John Atkinson, Assistant Corporation Counsel ( Raymond J. Kelly, Corporation Counsel, of counsel), for plaintiff.
Ira F. Morgan, for defendants Marion.
On May 4, 1936, the city of Detroit filed a petition in the circuit court for the county of Wayne pursuant to the provisions of Act No 149, Pub. Acts 1911, as amended by Act No. 37, Pub. Acts 1925 (1 Comp. Laws 1929, § 3763 et seq.), "to acquire the right to take property for the use or benefit of the public without the consent of the owners for a public improvement or for the purpose of its incorporation or for the public purposes within the scope of its powers (department of public works site, sewage disposal and for municipal public utility conduits and tunnels for sewer purposes)."

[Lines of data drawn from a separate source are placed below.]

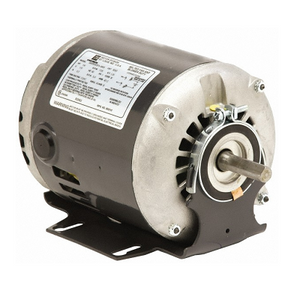 Allomatic MTR-1050 Half Horse Power Motor | SGO Shop Gate openers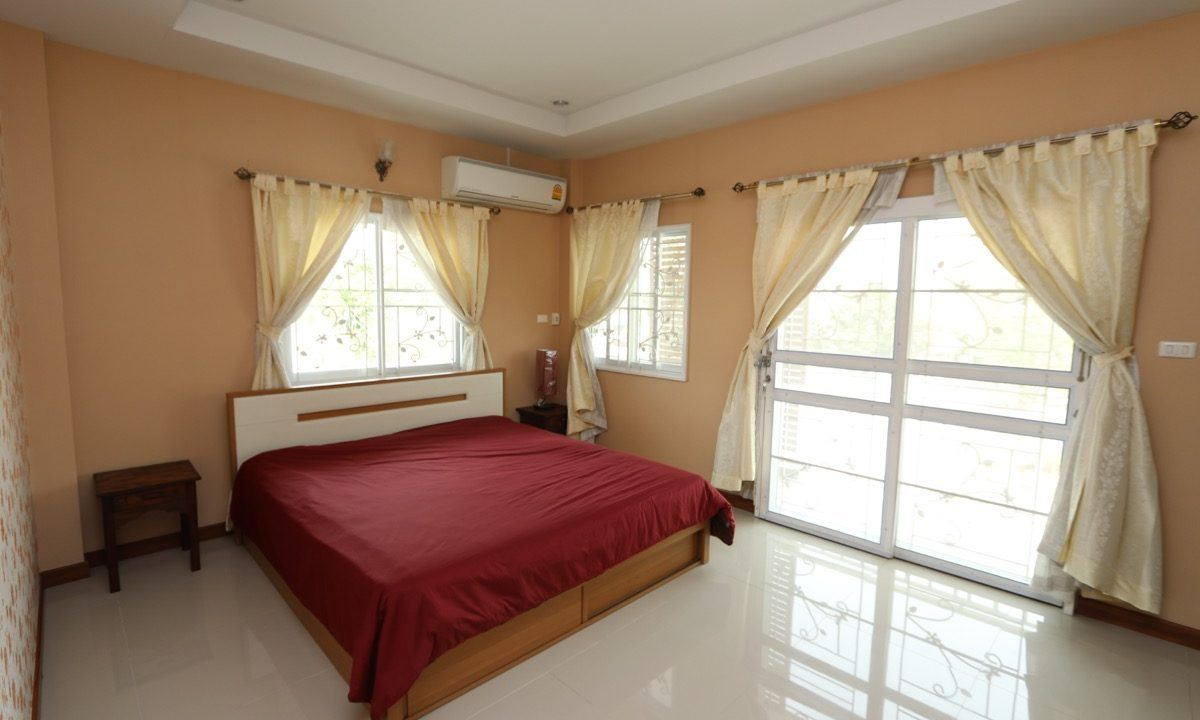 House to rent Chiang Mai Thailand-7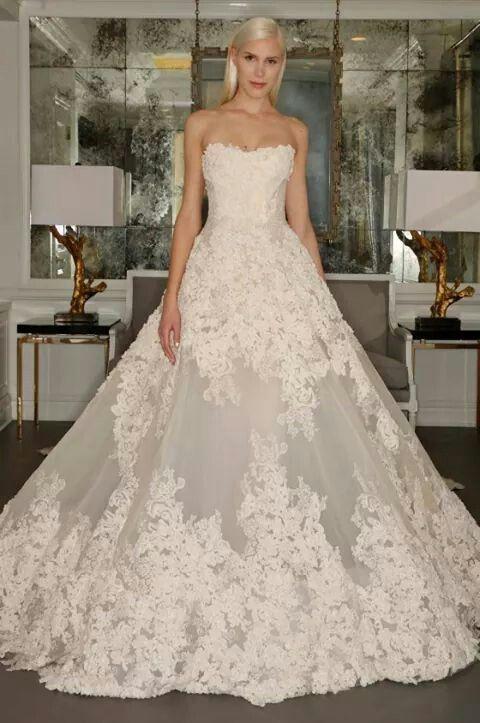 زفاف - Bride With Sass Wedding Dresses
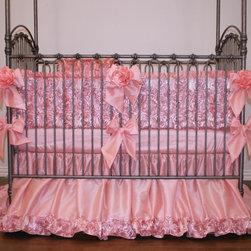Rose Dior Crib Bedding - Rose Dior Crib Bedding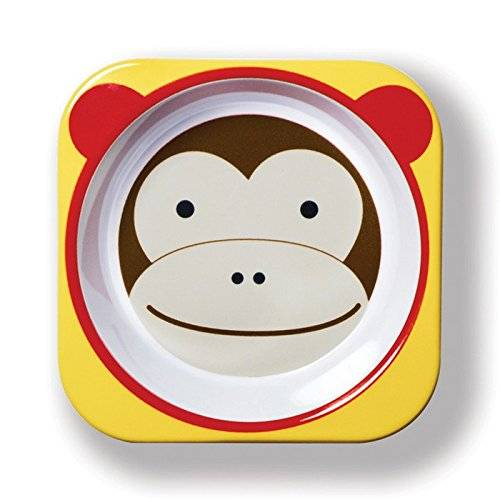 Skip Hop SKI-ZOO-BOWL-MONKEY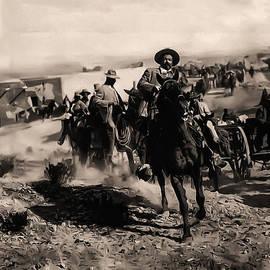 Bill Cannon - Pancho Villa Rides Again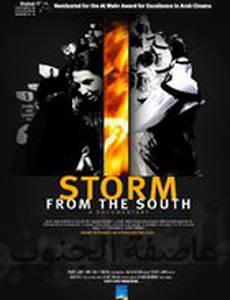 Южный шторм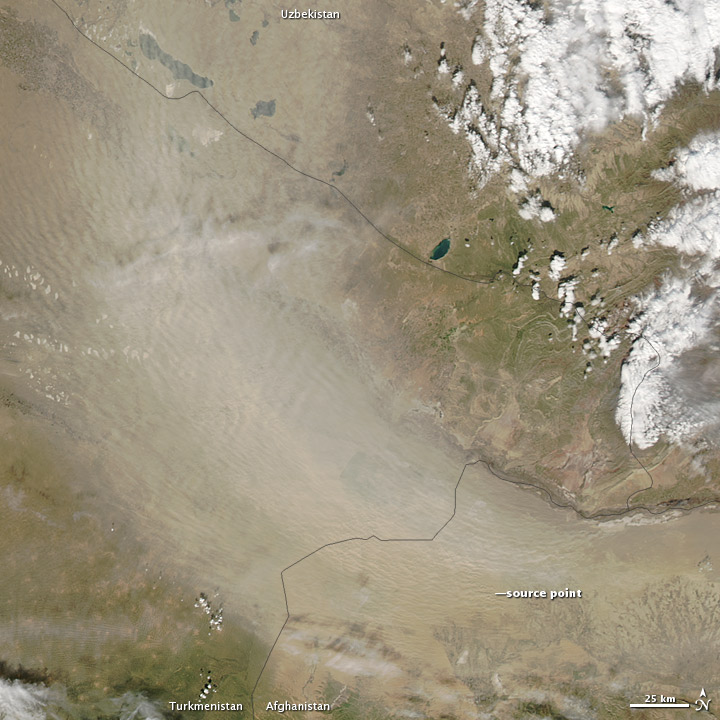 Dust Storm in Turkmenistan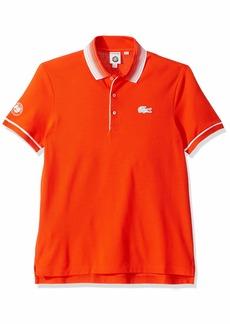 Lacoste Men's Sport Short Sleeve Petit Pique Polo Mexico red/White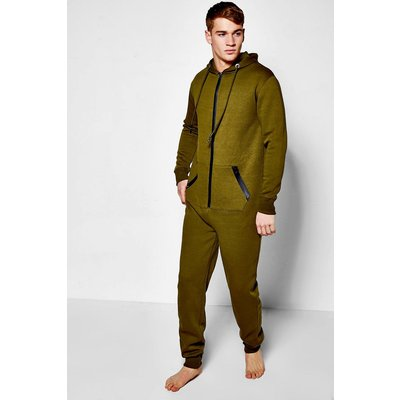 Zip Hooded Oneise - khaki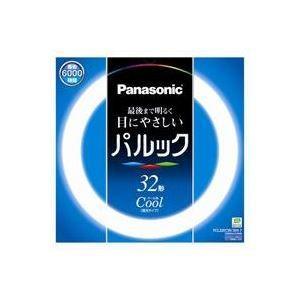 (業務用9セット)Panasonic パナソニック 丸管蛍光灯 32W FCL32ECW30XF ×9セット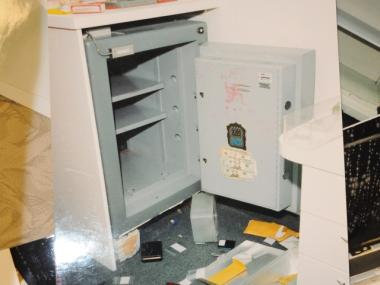 This safe in the office of Atul Shah and Mahaveer Kankariya's jewelry store was part of the robbery authorities say was staged.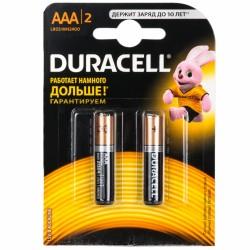 Батарейки AAA(LR03) DURACELL упак 2 шт./1,5В. щелочные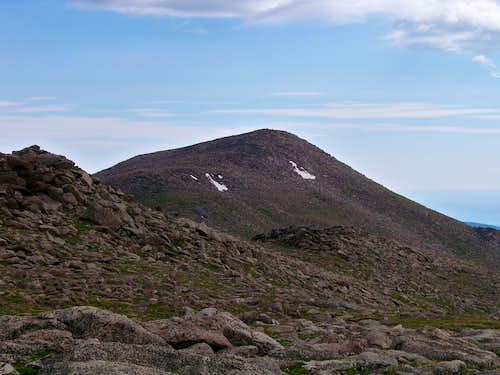 Rogers Peak 13,391 ft.
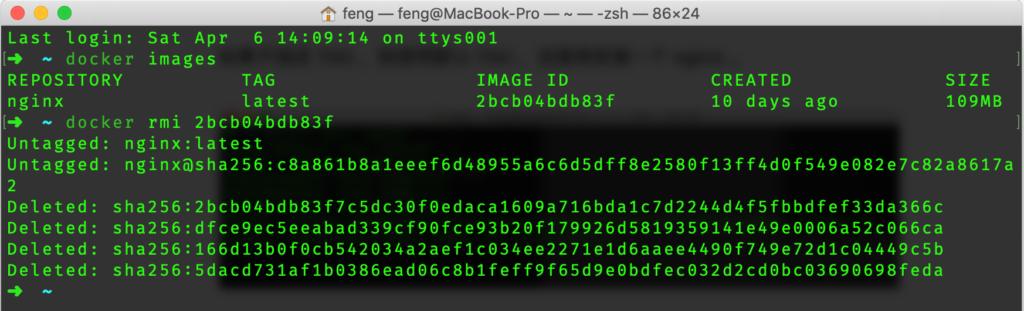 Mac下Docker的安装与使用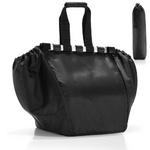 zum Artikel reisenthel easyshoppingbag schwarz passt in Einkaufswagen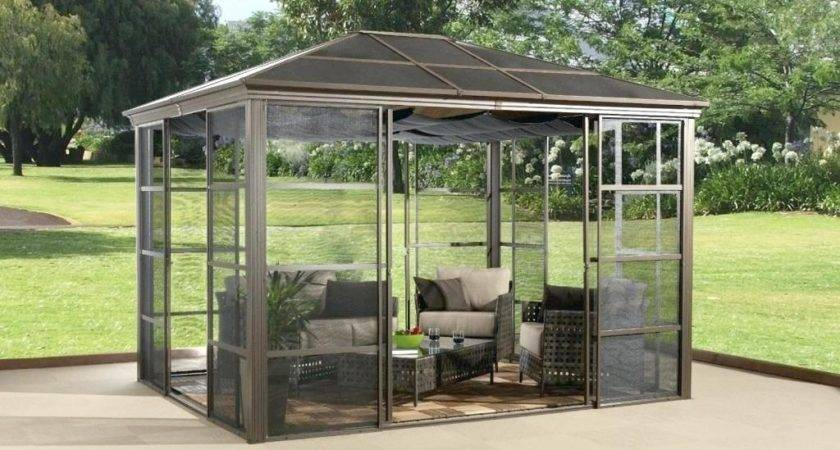 Portable Screened Porch Home Design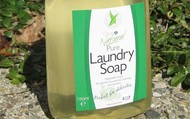 Clean & Natural Pure Laundry Soap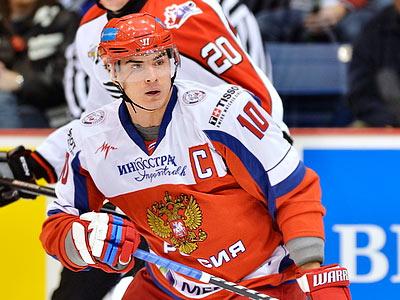 Сборная OHL взяла реванш у России (U20)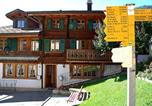 Location vacances Gruyères - Apartment Rossinière 909-1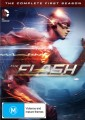 FLASH - COMPLETE SEASON 1
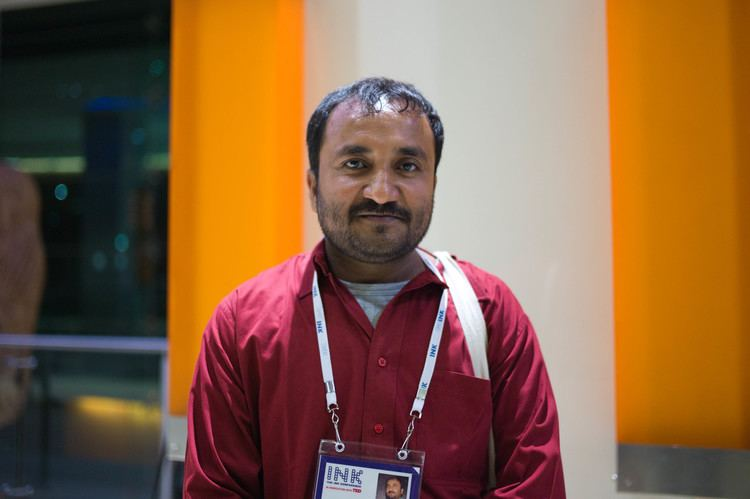 Anand Kumar Anand Kumar Wikipedia the free encyclopedia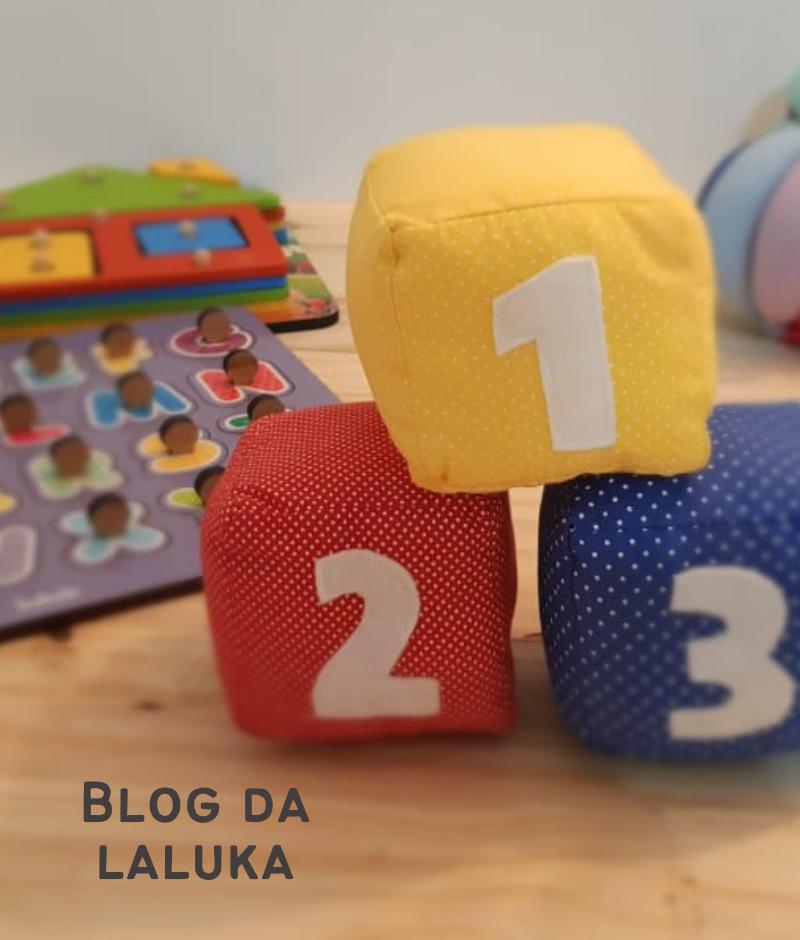 Blog da laluka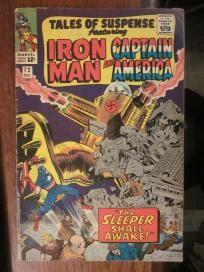 Tales of Suspense #72 Marvel Comics The Sleeper Shall Awaken IRON MAN Capt. America  no slice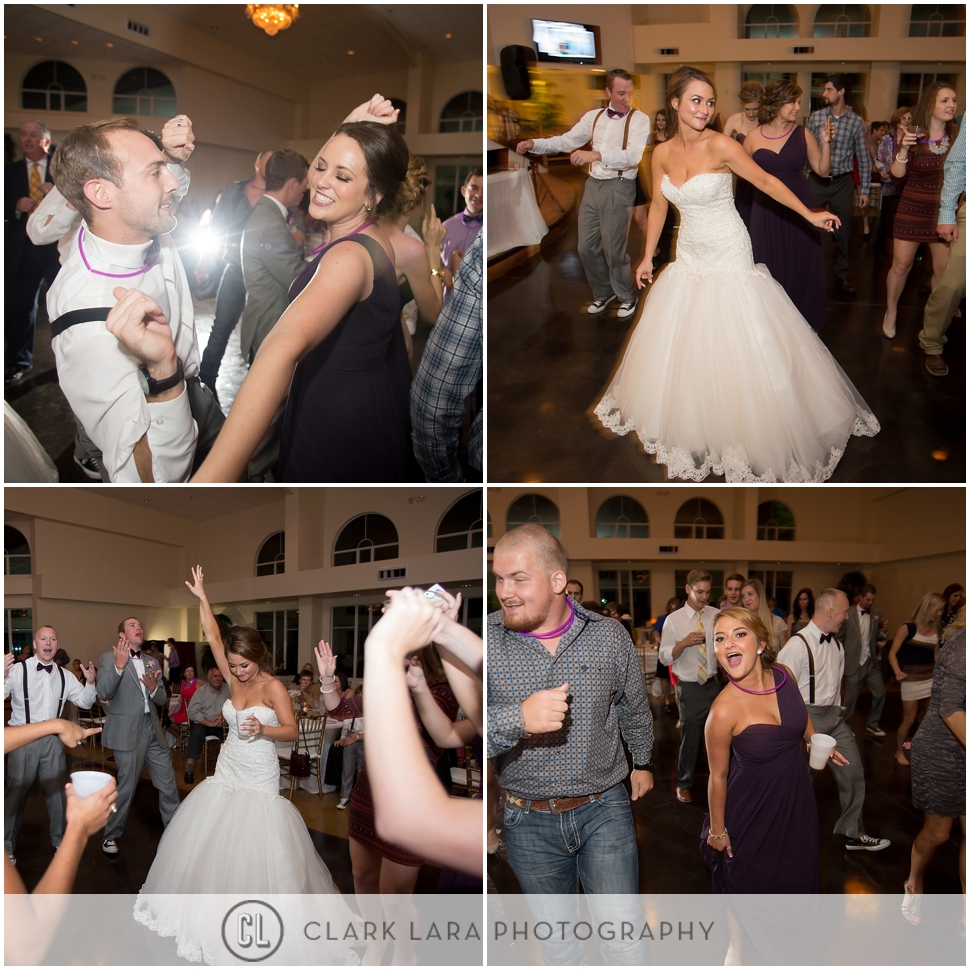 belle_rose_wedding_reception_MJW010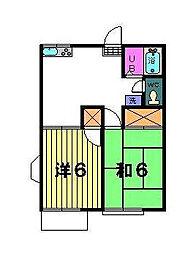 スカイヴェルテ[2階]の間取り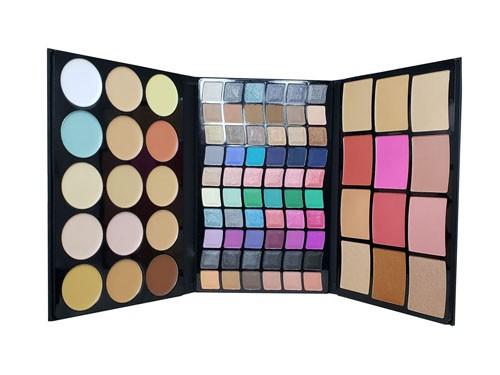 Set Maquillaje 87 Variedades de Sombras Correctores Rubores Pink 21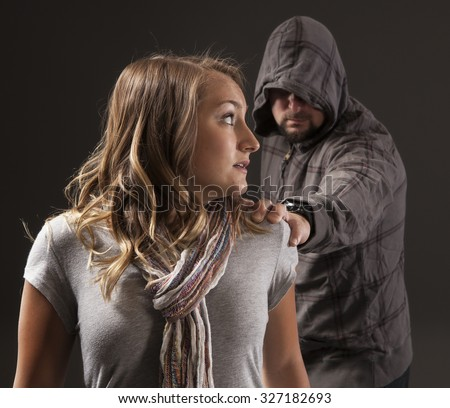 GIRL FIGHTS BACK SELF DEFENSE | A young woman sees a suspicious person.  Refuse to be a victim.  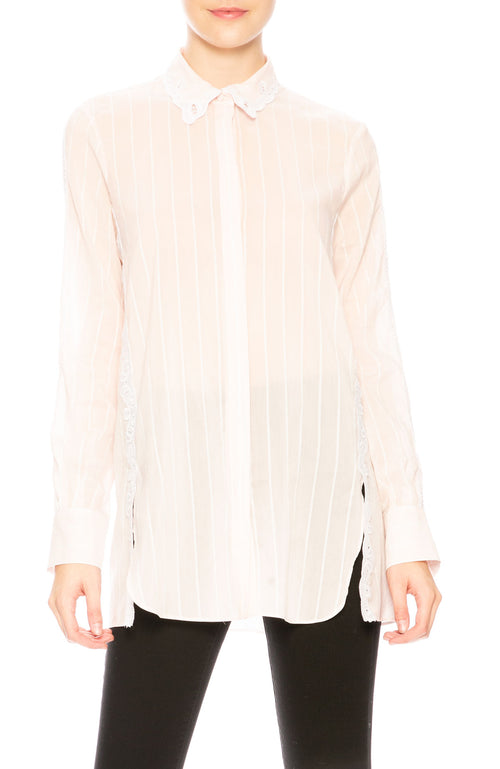 Jonathan Simkhai Scallop Cutout Blouse at Ron Herman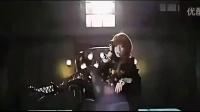 《黄昏》 网络伤感歌曲 超嗨DJ舞曲 dmc57 iKu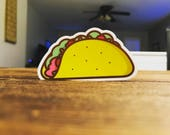 Die-cut Taco Sticker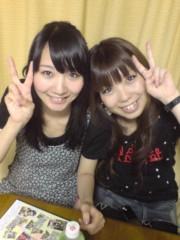 角田奈穂 公式ブログ/ダーリン&ハニー 画像1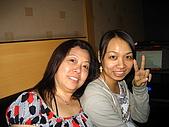 公司聚餐番外篇之好樂迪{2007-9-14}:&姐姐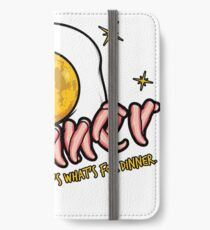 Brinner Time iPhone Wallet/Case/Skin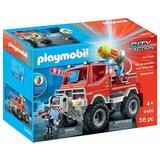 Playmobil vatrogasni kamion PM-9466 22001  Cene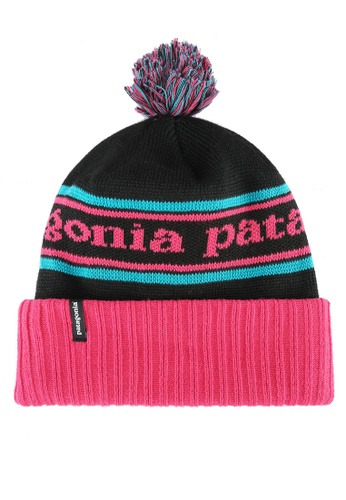 Patagonia pink and multi Powder Town Beanie PA549AC0RQF3MY_1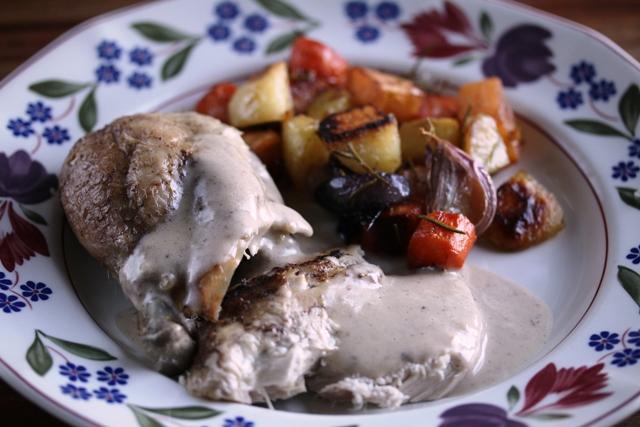 Pot roast allspice chicken (3) web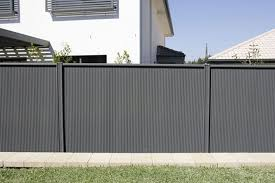 Painting Old Corrugated Iron Fencing Metal Fence Panels Fence Design Corrugated Metal Fence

Appellants were the owners of a certain parcel of unoccupied land, consisting of 57 acres bounded on the easterly end by Jefferson avenue, on its southerly side by the River Rouge, and on its westerly and northerly sides by the main line of the Michigan Central Railroad and the Delta spur servicing Zug island and nearby industries, which, together with other lands, was desired by the city for the proposed improvement. A jury impaneled for the purpose of determining the necessity for the taking of said property and for determining the compensation to be paid therefor, found that the improvement was a public necessity and that it was necessary for this purpose to take of the land owned by appellants approximately 47 acres and awarded appellants a substantial amount as compensation for such taking. The record discloses a compliance with the constitutional and statutory requirements for bringing the parties before the court for the determination of the necessity for such proposed improvement, the condemnation of private property necessary therefor, and the compensation to be awarded the owners of the property to be taken for such proposed improvement.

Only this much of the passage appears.